Radionuclide therapy of bevacizumab-based PNA-mediated pretargeting.

Abstract

Background: The radionuclide-labeled bevacizumab (BV) is a potential therapeutic approach for vascular endothelial growth factor overexpressed tumors. Because of its large molecular weight, BV is cleared slowly in vivo , which caused damage to healthy tissues and organs. On account of this situation, using the pretargeting strategy with DNA/RNA analogs, such as peptide nucleic acid (PNA), is an effective way of treating solid tumors.
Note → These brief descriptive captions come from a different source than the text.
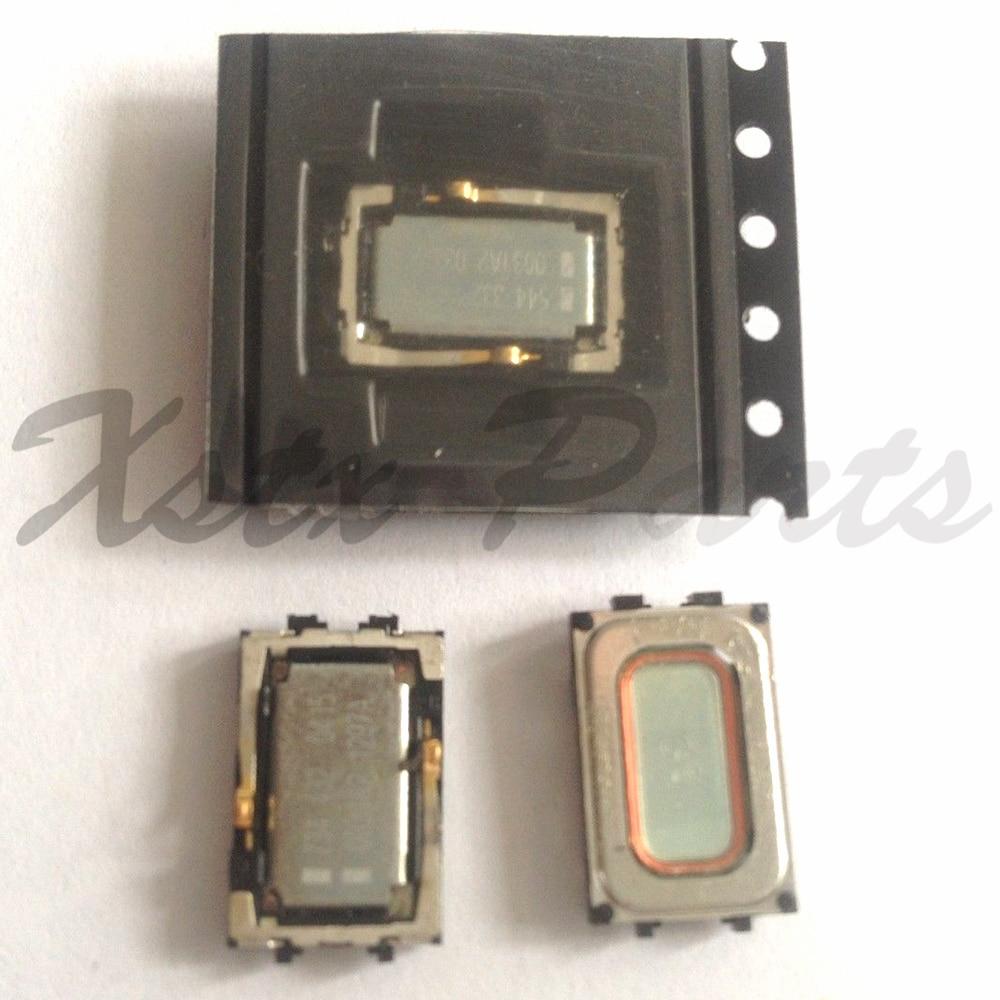 100x для Sony Ericsson Xperia X12 Arc S LT15i LT18i ушной динамик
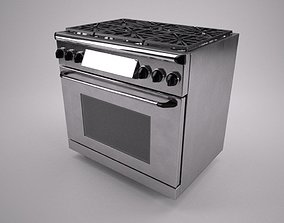 3D 36 inch gas range cooker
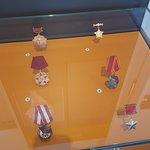 Photo of Stasi Museum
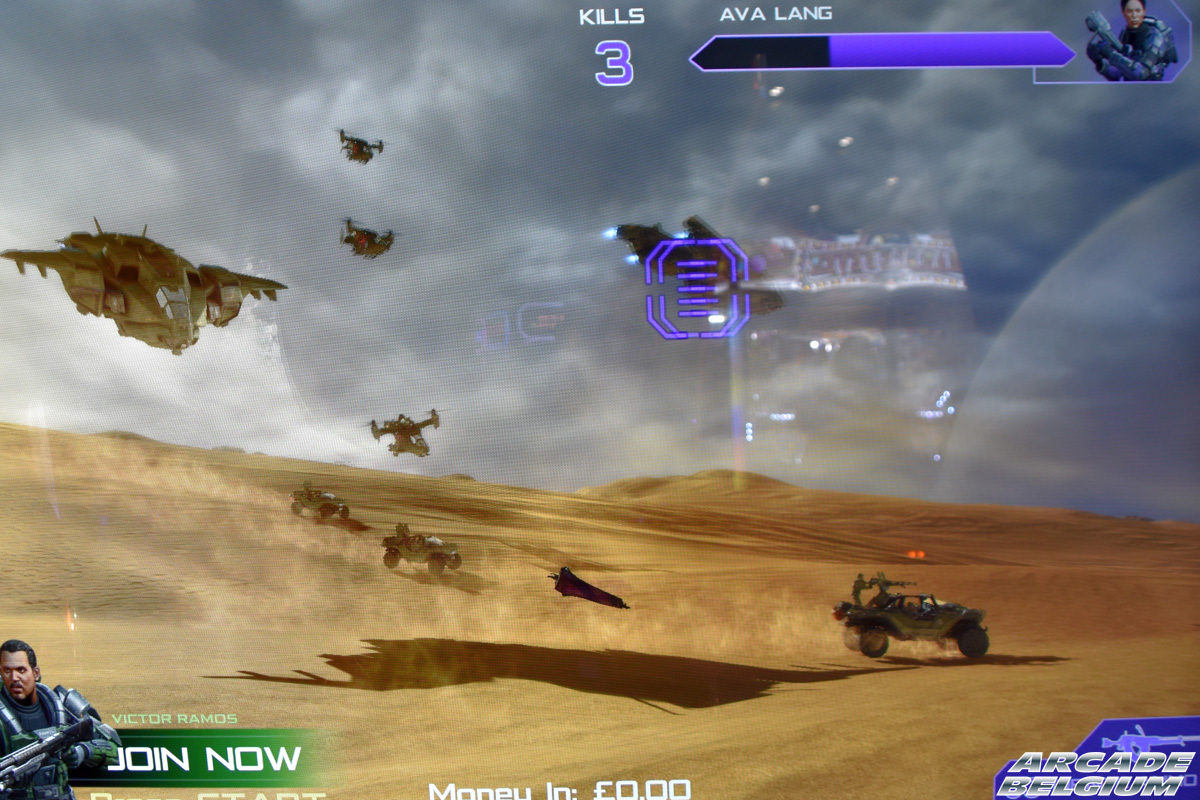Halo: Fireteam Raven Eag19_147b
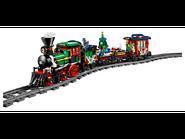 10254 Le train de Noël 2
Methods: The BV-PNA conjugate (BV-PNA-1) was injected intravenously as the pretargeted probe, which was specifically accumulated in a solid tumor and gradually metabolically cleared. Then the [ 177 Lu]Lu-labeled complementary PNA strand ([ 177 Lu]Lu-PNA-2) as the second probe was injected, and bound with BV-PNA-1 by the base complementary pairing. In this study, the BV-based PNA-mediated pretargeting strategy was systematically studied, including stability of probes, specific binding ability, biodistribution in animal model, evaluation of single photon emission computed tomography/computed tomography imaging, and therapeutic effect.

Results: Compared with group A ([ 177 Lu]Lu-BV), the group B (BV-PNA-1 + [ 177 Lu]Lu-PNA-2) showed lower blood radiotoxicity (22.55 ±1.62 vs. 5.18 ± 0.40%, %ID/g, P  < 0.05), and similar accumulation of radioactivity in tumor (5.32 ± 0.66 vs. 6.68 ± 0.79%, %ID/g, P  > 0.05). Correspondingly, there was no significant difference in therapeutic effect between groups A and B.

Conclusion: The PNA-mediated pretargeting strategy could increase the tumor-to-blood ratio, thereby reducing the damage to normal tissues, while having a similar therapeutic effect to solid tumor. All the experiments in this study showed the potential and effectiveness of pretargeting radioimmunotherapy.